The Coworker Who Gets It: The Science Behind Peer Support in Healthcare
Healthcare workers face a category of workplace stress that most professions do not. It is not just the long hours or the physical demands. It is the cumulative weight of caring for people in pain, making high-stakes decisions under time pressure, witnessing death and suffering, and carrying the emotional residue of those experiences home at the end of every shift.
Formal support structures — employee assistance programs, counseling services, human resources — exist for a reason. But research increasingly shows that for many healthcare workers in acute distress, the first and most trusted form of support comes from someone who has stood in that same hallway, worked that same shift, and carried that same weight. A peer.
Moral Injury, Burnout, and Why They Are Not the Same Thing
One of the most important distinctions in the current healthcare mental health literature is between burnout and moral injury. Burnout is a state of chronic exhaustion that develops when demands consistently exceed resources—it is characterized by emotional exhaustion, de-personalization, and a reduced sense of personal accomplishment. It is real and significant.
Moral injury is different. Moral injury occurs when a person is required to act, or to witness acts, that violate their deeply held moral code, or when they are prevented from acting in alignment with that code. In healthcare, moral injury often arises when a clinician cannot provide what they believe is the right care due to institutional constraints, staffing ratios, resource limitations, or policy pressures.
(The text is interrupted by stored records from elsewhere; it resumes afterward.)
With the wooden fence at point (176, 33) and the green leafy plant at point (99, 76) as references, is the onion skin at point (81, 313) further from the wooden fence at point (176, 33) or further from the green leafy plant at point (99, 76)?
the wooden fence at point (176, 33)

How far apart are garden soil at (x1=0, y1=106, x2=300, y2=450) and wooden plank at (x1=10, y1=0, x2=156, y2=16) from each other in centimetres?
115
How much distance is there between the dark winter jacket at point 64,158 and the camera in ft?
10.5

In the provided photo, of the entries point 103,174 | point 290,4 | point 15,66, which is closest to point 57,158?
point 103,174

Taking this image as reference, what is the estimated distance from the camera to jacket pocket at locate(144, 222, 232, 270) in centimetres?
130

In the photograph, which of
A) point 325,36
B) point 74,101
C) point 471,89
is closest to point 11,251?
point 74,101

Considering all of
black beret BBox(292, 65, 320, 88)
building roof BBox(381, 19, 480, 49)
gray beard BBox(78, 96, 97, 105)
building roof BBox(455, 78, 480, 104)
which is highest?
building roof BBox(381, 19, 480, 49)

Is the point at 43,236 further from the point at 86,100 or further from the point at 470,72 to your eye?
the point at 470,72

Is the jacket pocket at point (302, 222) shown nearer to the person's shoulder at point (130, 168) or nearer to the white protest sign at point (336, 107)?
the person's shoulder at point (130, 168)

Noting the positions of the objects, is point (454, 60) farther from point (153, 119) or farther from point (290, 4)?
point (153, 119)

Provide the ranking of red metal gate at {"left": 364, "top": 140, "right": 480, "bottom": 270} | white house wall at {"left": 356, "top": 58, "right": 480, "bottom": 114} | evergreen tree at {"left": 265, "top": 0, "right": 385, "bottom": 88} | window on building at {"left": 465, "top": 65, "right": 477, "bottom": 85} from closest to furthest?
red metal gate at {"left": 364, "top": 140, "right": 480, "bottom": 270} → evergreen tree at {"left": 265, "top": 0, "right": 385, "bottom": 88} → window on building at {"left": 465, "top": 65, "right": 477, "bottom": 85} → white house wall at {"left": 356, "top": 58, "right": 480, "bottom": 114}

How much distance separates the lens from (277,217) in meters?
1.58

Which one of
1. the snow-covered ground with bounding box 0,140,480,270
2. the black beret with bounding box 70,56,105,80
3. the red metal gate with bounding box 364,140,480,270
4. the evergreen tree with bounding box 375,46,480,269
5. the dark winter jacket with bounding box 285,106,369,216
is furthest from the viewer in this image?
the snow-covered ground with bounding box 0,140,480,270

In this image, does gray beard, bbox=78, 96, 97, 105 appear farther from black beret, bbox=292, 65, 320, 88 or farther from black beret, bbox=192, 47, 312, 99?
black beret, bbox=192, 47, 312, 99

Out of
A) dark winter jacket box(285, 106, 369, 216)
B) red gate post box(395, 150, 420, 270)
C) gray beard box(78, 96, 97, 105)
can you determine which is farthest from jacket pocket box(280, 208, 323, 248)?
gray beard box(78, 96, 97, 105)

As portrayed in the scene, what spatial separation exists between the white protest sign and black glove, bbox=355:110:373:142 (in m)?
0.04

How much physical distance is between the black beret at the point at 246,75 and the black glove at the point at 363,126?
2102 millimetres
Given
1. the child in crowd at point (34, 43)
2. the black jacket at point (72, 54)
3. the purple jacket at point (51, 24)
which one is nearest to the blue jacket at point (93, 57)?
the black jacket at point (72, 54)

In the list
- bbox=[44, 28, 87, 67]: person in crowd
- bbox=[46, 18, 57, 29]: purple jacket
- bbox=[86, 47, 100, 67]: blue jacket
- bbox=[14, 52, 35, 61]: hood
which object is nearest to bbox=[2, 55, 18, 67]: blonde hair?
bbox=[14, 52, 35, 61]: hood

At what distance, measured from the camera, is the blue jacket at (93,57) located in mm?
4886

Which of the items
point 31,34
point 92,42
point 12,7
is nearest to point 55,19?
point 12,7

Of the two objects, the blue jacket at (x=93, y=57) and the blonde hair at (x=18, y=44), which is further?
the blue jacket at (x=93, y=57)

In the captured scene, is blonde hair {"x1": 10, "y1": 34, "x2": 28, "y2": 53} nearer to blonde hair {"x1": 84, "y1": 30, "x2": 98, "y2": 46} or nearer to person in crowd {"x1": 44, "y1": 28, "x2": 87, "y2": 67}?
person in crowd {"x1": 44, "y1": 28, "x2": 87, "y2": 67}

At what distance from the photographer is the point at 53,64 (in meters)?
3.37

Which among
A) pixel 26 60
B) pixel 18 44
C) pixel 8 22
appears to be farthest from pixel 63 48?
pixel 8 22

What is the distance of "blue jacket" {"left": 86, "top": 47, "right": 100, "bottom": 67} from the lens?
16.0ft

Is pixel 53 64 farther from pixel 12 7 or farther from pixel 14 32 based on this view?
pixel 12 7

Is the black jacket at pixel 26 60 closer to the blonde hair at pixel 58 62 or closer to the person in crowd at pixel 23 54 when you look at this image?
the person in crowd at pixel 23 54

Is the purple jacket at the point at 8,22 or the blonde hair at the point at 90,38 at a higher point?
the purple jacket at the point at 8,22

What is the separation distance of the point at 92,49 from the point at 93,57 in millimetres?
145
Research suggests that moral injury may be a stronger driver of healthcare worker departure than burnout. A provider who is burned out may still believe in their work. A provider experiencing moral injury may feel that the system has made it impossible to do their work with integrity.
Peer supporters who understand this distinction are better equipped to provide meaningful support. Responding to moral injury with wellness programming designed for burnout misses the point and may even deepen the sense of isolation.
What the Research Says About Peer Support Effectiveness
The peer support evidence base in healthcare is still developing, but several findings are consistent. A systematic review published in the journal BMC Health Services Research found that peer support programs in healthcare settings were associated with improved emotional processing, reduced stigma around help-seeking, and increased likelihood of engaging with formal mental health services when needed.
The RISE program — Resilience in Stressful Events — developed at Johns Hopkins, is one of the most studied peer support models in healthcare. Evaluations of RISE have found that responders report high satisfaction with the support received, and that activation of peer responders following adverse events can reduce the intensity and duration of acute distress.
What makes peer support work is not clinical training — it is the credibility of shared experience. A peer supporter does not need to have all the answers. They need to be able to sit with a colleague, listen without judgment, normalize the emotional response, and help connect them to the right resource if the situation warrants it.
The Boundaries That Make Peer Support Safe
Peer supporters are not therapists. The peer supporter role is specifically designed to be a bridge between informal connection and formal care, not a replacement for either.
Effective peer supporter training typically includes active listening skills, how to recognize when a colleague needs more than peer support can provide, clear referral pathways, confidentiality principles, and self-care practices for supporters themselves. Secondary traumatic stress — the emotional toll of absorbing a colleague’s distress — is a real risk for peer supporters who are not adequately supported in turn.
The best peer support programs build in supervision, regular check-ins for supporters, and a clear understanding that the role is time-limited in any given situation. A peer supporter who oversteps into counseling, or who absorbs without releasing, becomes less able to help over time.
Building a Culture Where Help-Seeking Is Normal
The deepest impact of peer support programs may not be the individual interactions — it may be the cultural shift they signal. When an organization trains and deploys peer supporters, it is communicating something important to its workforce: we know this work is hard, we take your wellbeing seriously, and reaching out is not a sign of weakness.
That cultural message matters because stigma remains one of the primary barriers to help-seeking among healthcare workers. Studies consistently find that healthcare workers — especially those in clinical roles — are less likely than the general population to seek mental health support, citing concerns about professional reputation and licensing implications.
Peer support, by normalizing the conversation and making help available from a trusted colleague rather than an institutional channel, lowers the barrier. It creates pathways that people will actually use.
If you are a Member2Member peer supporter, the science confirms what you may already intuit: showing up, listening, and staying present for a struggling colleague is one of the highest-value things you can offer. Project Heartbeat is honored to support the workers who support their teams.